It was published a few months after the Fire movie controversy and protests that happened after the Indian release of the movie in 1998. At first, the diverse voices did complicate the definition of “lesbian” as each voice approaches the meaning of “lesbian” desire and identity differently.

The diversity in the narrations did improve the general idea of what kinds of desire are implied by the word ‘lesbian.” The freedom of anonymity brought out the rawness and also refused to “show” us a stereotypical portrayal of lesbians in India, honestly it did end up complicating the understanding of what a lesbian looks like. The voices included transgender women, transgender men, women for whom “lesbian sex” occurs exclusively as an aside to their heterosexual marriage, and also those for whom being a “lesbian” is a political stance. The best part about the book is that it leaves nothing out, it is raw and real. The reading is not just a package of lesbian testimonies; it is a critical piece of Indian queer history.

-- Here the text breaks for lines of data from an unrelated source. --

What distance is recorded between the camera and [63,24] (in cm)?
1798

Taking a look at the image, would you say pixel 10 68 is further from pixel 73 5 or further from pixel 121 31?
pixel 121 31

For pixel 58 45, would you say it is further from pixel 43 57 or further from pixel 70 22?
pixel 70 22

Penguin, the publisher, released a new edition a year after Article 377 was read down and it was 20 years after the first edition.

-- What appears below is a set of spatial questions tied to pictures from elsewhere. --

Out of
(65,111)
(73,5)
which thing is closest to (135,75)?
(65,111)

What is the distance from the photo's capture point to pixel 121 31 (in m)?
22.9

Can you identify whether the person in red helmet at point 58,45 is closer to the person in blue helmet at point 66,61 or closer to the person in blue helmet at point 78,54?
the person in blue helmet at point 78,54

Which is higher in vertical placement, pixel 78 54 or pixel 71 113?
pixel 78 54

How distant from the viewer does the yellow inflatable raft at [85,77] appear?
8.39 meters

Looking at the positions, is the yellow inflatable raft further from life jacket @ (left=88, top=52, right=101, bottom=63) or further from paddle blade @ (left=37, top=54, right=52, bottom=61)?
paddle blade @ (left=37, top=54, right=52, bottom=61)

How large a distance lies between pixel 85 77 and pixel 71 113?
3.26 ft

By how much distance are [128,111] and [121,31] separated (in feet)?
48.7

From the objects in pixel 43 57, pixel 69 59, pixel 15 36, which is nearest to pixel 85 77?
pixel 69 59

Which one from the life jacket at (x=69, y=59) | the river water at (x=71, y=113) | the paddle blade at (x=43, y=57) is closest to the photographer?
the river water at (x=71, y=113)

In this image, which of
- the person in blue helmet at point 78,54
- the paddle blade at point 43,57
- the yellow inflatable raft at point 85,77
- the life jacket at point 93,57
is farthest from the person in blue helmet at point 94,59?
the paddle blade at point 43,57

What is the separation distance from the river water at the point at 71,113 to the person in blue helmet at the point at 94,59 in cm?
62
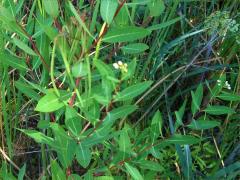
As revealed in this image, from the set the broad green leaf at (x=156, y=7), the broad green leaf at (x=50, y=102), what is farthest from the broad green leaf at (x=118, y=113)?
the broad green leaf at (x=156, y=7)

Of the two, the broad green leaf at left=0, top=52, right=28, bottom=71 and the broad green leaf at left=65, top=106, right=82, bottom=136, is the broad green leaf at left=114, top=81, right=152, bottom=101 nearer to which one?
the broad green leaf at left=65, top=106, right=82, bottom=136

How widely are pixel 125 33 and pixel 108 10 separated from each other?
0.25ft

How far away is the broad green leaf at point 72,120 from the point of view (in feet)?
3.40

Shals Mahajan, a writer, and queer feminist who has been a member of the LABIA – Queer Feminist LBT Collective for the past two decades, wrote a beautiful foreword to the new edition. They talk about the book’s place in Indian Queer History, about how the times the stories come out, were the times when identities were not a part of the vocabulary, and the words in the stories only vaguely captured the range of human gender and sexuality. Credited as Shalini in the book, they write about the name, ‘I had not yet articulated my discomfort with as I hadn’t about my gender either’.

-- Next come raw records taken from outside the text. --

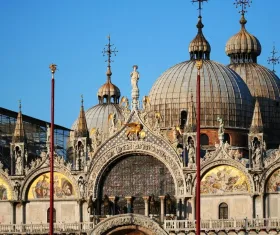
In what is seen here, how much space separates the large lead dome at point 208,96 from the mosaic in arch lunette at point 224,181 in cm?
A: 1057

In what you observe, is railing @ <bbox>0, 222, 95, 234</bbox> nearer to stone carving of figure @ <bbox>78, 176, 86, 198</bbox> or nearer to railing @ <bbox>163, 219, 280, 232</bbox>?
stone carving of figure @ <bbox>78, 176, 86, 198</bbox>

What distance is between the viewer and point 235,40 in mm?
126625

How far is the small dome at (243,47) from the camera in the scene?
12656 cm

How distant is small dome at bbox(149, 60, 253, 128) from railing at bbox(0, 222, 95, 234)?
1373 centimetres

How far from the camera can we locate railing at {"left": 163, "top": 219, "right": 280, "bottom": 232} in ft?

In the original Introduction by Ashwini Sukthankar, she does talk about the fear many writers who identified as lesbians had. They feared how the visibility might harm the existing spaces where lesbians feel safe and free. As a response, Ashwini says, ‘muteness is an option only for women who can pass as heterosexual’, and adds, ‘It is not enough, today, to remain silent to avail of that traditional space — we are forced to lie.’

The author’s thoughts one writer’s desire for a sex-change operation shows the extent of transphobia, and in those times, it was something that was just being understood. She writes that the sex change ‘issue is a painful one, given … all the stories we hear of lesbians who think they must have themselves surgically sculpted into men because there seems to be no other way to love a woman and be loved in return’. She further writes that the idea that sexuality and gender interact in complex ways, however much it contests the preconceptions of lesbians themselves. Honesty has been a key ingredient of the book and the narration, owing to the fact that much of what we read in the stories are raw and unfiltered.

Some books magically narrate stories with words, while others bring the efforts of writers who struggle to articulate experiences that have been denied voice and space.Needless to say, this is the latter kind.